Excerpts from a spatial dataset
....
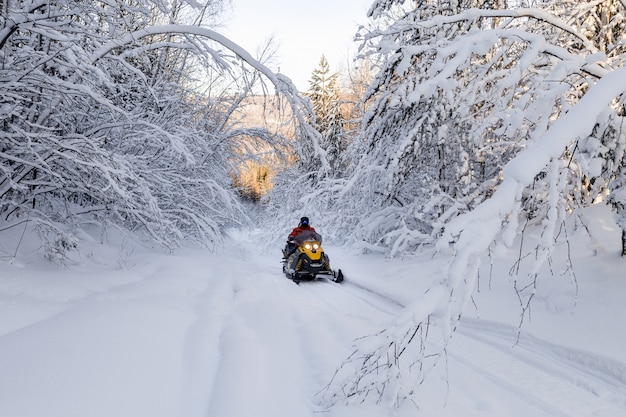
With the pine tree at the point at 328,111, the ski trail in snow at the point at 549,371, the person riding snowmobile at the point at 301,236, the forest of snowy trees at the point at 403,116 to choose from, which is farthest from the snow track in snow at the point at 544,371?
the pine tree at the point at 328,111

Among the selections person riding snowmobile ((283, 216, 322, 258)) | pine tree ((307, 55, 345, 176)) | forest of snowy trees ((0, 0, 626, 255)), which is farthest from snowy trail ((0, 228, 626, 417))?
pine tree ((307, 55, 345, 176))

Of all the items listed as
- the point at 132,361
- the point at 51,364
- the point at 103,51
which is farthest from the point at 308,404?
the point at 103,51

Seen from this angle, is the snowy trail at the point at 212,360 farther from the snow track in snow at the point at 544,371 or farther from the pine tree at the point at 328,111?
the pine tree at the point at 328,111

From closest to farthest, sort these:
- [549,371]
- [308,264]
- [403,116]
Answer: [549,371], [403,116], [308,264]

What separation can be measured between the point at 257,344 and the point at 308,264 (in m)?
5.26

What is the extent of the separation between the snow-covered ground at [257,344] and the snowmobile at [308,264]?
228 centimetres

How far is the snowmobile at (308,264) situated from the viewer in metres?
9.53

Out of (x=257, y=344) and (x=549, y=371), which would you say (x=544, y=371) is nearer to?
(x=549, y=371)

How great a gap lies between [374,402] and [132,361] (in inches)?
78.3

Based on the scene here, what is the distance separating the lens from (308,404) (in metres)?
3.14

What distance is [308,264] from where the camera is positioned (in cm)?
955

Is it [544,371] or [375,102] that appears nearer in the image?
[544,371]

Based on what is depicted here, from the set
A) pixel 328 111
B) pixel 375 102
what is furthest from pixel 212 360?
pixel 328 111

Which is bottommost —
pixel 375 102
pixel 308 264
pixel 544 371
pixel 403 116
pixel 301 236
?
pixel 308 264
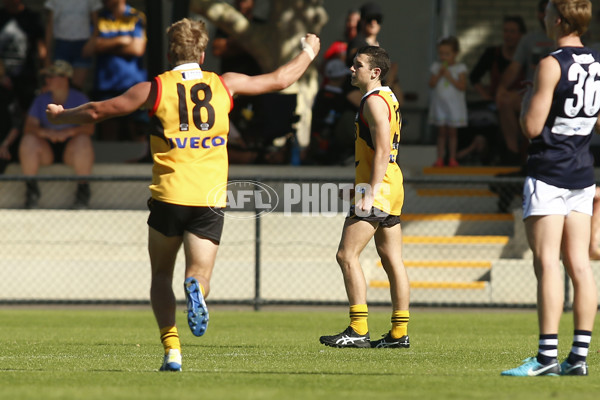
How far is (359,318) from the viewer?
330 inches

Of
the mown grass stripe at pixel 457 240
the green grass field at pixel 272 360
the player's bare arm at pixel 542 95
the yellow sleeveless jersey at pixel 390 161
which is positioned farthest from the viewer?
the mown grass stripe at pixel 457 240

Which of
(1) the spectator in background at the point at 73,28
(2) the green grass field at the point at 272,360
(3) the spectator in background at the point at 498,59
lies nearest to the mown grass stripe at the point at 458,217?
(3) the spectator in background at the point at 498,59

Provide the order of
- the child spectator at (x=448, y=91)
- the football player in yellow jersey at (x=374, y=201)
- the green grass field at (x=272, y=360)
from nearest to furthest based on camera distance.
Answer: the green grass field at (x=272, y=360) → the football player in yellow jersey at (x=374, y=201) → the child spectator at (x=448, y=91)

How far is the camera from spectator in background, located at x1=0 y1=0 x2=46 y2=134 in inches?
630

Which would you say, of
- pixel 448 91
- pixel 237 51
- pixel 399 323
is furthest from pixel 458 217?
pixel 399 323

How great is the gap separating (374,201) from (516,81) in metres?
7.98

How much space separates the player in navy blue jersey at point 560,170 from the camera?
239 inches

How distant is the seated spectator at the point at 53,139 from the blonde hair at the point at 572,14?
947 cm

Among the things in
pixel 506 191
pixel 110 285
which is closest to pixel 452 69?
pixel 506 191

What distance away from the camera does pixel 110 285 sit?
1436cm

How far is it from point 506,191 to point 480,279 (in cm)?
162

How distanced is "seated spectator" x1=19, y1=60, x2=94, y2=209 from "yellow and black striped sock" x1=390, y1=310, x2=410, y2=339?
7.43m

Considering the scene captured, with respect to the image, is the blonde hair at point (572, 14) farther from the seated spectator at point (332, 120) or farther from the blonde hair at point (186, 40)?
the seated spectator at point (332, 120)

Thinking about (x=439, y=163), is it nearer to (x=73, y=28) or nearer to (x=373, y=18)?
....
What is required:
Copy out the text of every entry above word for word, omitting the pictures.

Task solution:
With the pine tree at the point at 328,111, the ski trail in snow at the point at 549,371, the person riding snowmobile at the point at 301,236, the forest of snowy trees at the point at 403,116 to choose from, which is farthest from the snow track in snow at the point at 544,371?
the pine tree at the point at 328,111

Among the selections person riding snowmobile ((283, 216, 322, 258)) | pine tree ((307, 55, 345, 176)) | forest of snowy trees ((0, 0, 626, 255)), which is farthest from snowy trail ((0, 228, 626, 417))?
pine tree ((307, 55, 345, 176))

Of all the items listed as
- the point at 132,361
- the point at 51,364
- the point at 103,51
which is farthest from the point at 308,404?
the point at 103,51

Seen from this angle, is the snowy trail at the point at 212,360 farther from the snow track in snow at the point at 544,371 or farther from the pine tree at the point at 328,111?
the pine tree at the point at 328,111

From closest to farthest, sort these:
- [549,371]
- [308,264]
- [403,116]
Answer: [549,371], [403,116], [308,264]

What separation can be measured between the point at 257,344 and the point at 308,264 (in m)?
5.26

What is the extent of the separation between the snow-covered ground at [257,344] and the snowmobile at [308,264]?
228 centimetres

How far is the snowmobile at (308,264) situated from the viewer in metres?
9.53

Out of (x=257, y=344) and (x=549, y=371), which would you say (x=544, y=371) is nearer to?
(x=549, y=371)

How great a gap lies between [374,402] and [132,361] (in inches)?
78.3

Based on the scene here, what is the distance separating the lens from (308,404) (in metres)?
3.14

What distance is [308,264] from where the camera is positioned (in cm)?
955

Is it [544,371] or [375,102] that appears nearer in the image?
[544,371]

Based on what is depicted here, from the set
A) pixel 328 111
B) pixel 375 102
what is furthest from pixel 212 360?
pixel 328 111

Which is bottommost —
pixel 375 102
pixel 308 264
pixel 544 371
pixel 403 116
pixel 301 236
?
pixel 308 264
How far is (359,318) from the viewer?
330 inches

Of
the mown grass stripe at pixel 457 240
the green grass field at pixel 272 360
the player's bare arm at pixel 542 95
the yellow sleeveless jersey at pixel 390 161
which is positioned farthest from the viewer?
the mown grass stripe at pixel 457 240

Which of
(1) the spectator in background at the point at 73,28
(2) the green grass field at the point at 272,360
(3) the spectator in background at the point at 498,59
lies nearest to the mown grass stripe at the point at 458,217?
(3) the spectator in background at the point at 498,59

Provide the order of
- the child spectator at (x=448, y=91)
- the football player in yellow jersey at (x=374, y=201)
- the green grass field at (x=272, y=360)
from nearest to furthest based on camera distance.
Answer: the green grass field at (x=272, y=360) → the football player in yellow jersey at (x=374, y=201) → the child spectator at (x=448, y=91)

How far is the camera from spectator in background, located at x1=0 y1=0 x2=46 y2=134 in inches?
630

Which would you say, of
- pixel 448 91
- pixel 237 51
- pixel 399 323
is furthest from pixel 458 217?
pixel 399 323

How great is the gap separating (374,201) from (516,81) in metres?
7.98

How much space separates the player in navy blue jersey at point 560,170 from the camera?
239 inches

How distant is the seated spectator at the point at 53,139 from the blonde hair at the point at 572,14?
947 cm

Among the things in
pixel 506 191
pixel 110 285
which is closest to pixel 452 69?
pixel 506 191

What distance away from the camera does pixel 110 285 sit?
1436cm

How far is it from point 506,191 to point 480,279 (in cm)?
162

How distanced is "seated spectator" x1=19, y1=60, x2=94, y2=209 from "yellow and black striped sock" x1=390, y1=310, x2=410, y2=339?
7.43m

Considering the scene captured, with respect to the image, is the blonde hair at point (572, 14) farther from the seated spectator at point (332, 120) or farther from the blonde hair at point (186, 40)?
the seated spectator at point (332, 120)

Thinking about (x=439, y=163), is it nearer to (x=73, y=28) or nearer to (x=373, y=18)?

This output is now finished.